Ayer teníamos pensado acercarnos a Coruña o a Vigo para ver Un profeta de Jacques Audiard que nos apetece mucho, pero por el aquel de la tormenta perfecta o de la cliclogénesis o cómo se diga, nos quedamos a cubierto, a ver cómo las olas saltaban el espolón y el viento doblaba los árboles y hacia vibrar las farolas, mientras escuchábamos Bawlers de Tom Waits -al que le sienta tan bien la lluvia-, a leer y a ver películas, aunque, la verdad, no es que necesitemos demasiadas coartadas de los fenómenos meteorológicos para administrarnos una sesión continua. Y empezamos con They Live by Night que aquí titularon Los amantes de la noche y que hacía años que no habíamos vuelto a ver.

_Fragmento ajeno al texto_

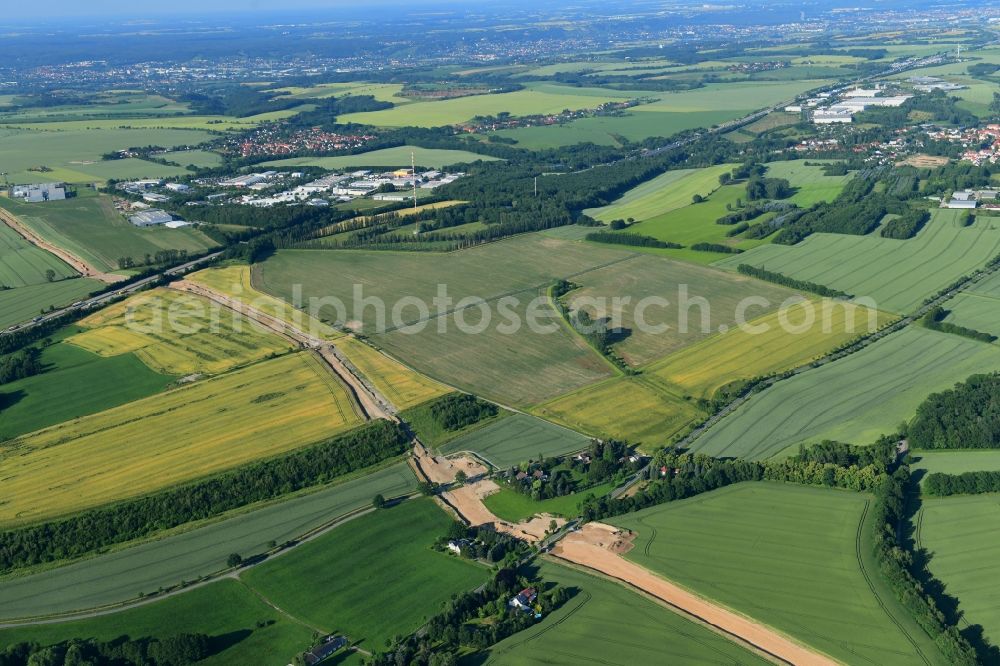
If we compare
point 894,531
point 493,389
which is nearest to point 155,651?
point 493,389

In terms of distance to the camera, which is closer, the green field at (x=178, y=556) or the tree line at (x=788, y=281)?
the green field at (x=178, y=556)

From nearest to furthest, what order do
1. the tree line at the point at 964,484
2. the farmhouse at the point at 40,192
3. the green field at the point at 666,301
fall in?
the tree line at the point at 964,484 < the green field at the point at 666,301 < the farmhouse at the point at 40,192

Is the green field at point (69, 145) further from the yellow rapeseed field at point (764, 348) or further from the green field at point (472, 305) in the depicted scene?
the yellow rapeseed field at point (764, 348)

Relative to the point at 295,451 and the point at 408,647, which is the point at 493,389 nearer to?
the point at 295,451

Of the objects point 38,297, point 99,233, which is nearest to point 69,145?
point 99,233

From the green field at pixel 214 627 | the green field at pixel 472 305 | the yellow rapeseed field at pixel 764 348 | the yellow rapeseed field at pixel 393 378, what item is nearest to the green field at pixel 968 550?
the yellow rapeseed field at pixel 764 348

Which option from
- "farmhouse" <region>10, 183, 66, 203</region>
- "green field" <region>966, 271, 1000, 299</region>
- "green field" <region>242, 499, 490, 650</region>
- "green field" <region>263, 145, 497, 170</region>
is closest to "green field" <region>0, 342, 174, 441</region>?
"green field" <region>242, 499, 490, 650</region>
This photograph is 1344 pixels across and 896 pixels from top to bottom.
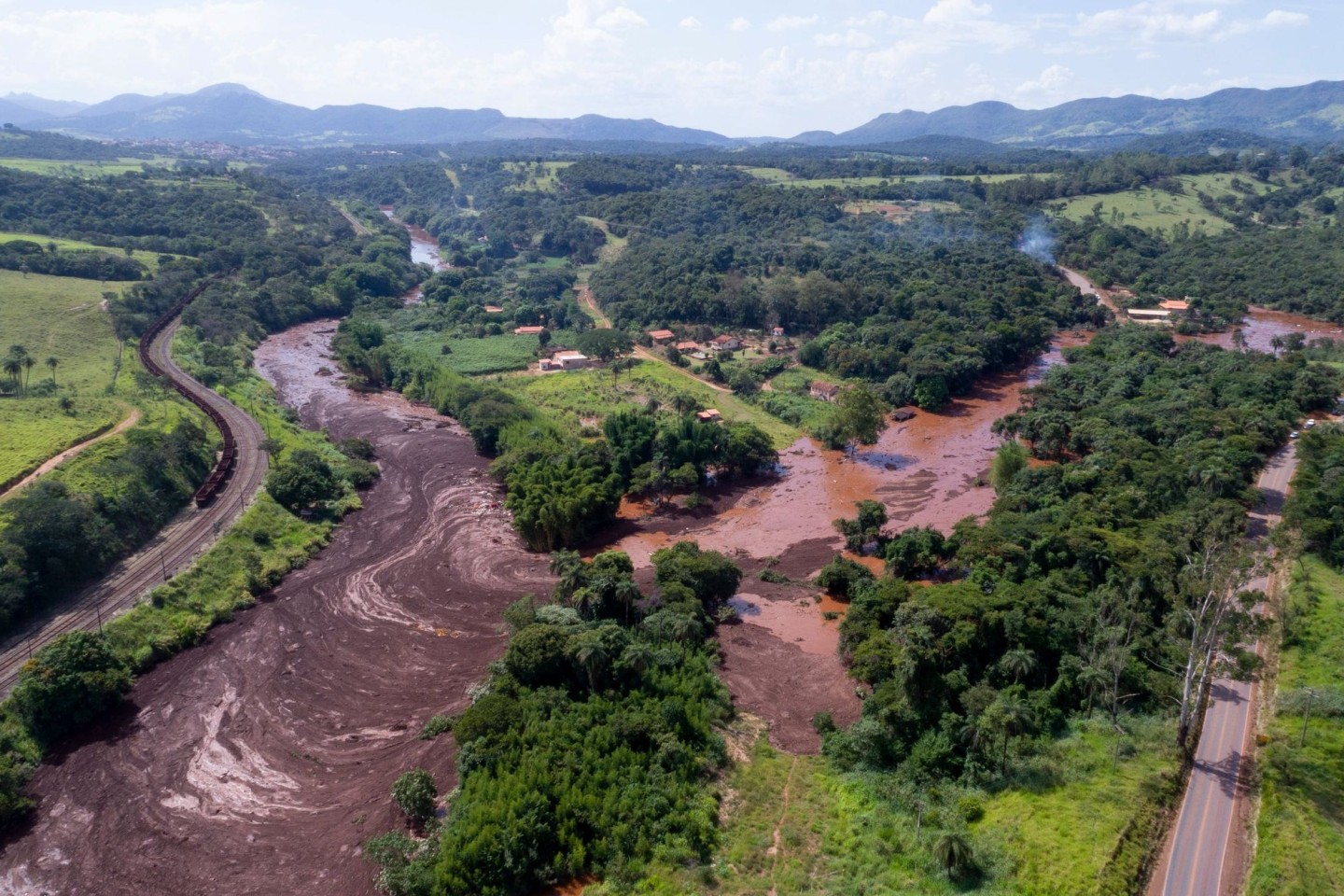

La opera prima de Nicholas Ray cuenta la historia de una pareja de amantes en un mundo convulso hacia un destino trágico. They Live by Night surge como un proyecto producido por John Houseman -fundador con Orson Welles del Mercury Theatre-, con el que Ray ya había trabajado en la radio y en el teatro, para la RKO. Nicholas Ray escribe un tratamiento adaptando Thieves Like Us, la novela de Edward Anderson que aquí se tituló, si no recuerdo mal, Ladrones como nosotros, y Charles Schnee escribirá el guión definitivo. Las dos primeras escenas constituyen una declaración de principios o, si se quiere, una puesta en escena de la mirada a contrapelo de un cineasta con voz propia.
La cámara acaricia el abrazo de los amantes como si compartiera físicamente la tierna intimidad de Bowie (Farley Granger) y Keechie (Cathy O'Donnell), un chico y una chica que, como subrayan las palabras sobreimpresionadas en los planos de la escena, no han sido adecuadamente presentados a este mundo en que vivimos para contar su historia. De pronto, asustados, se vuelven hacia la cámara, como si advirtieran al fin la presencia de un intruso. O será el motor de un coche que irrumpe en la escena como una amenaza.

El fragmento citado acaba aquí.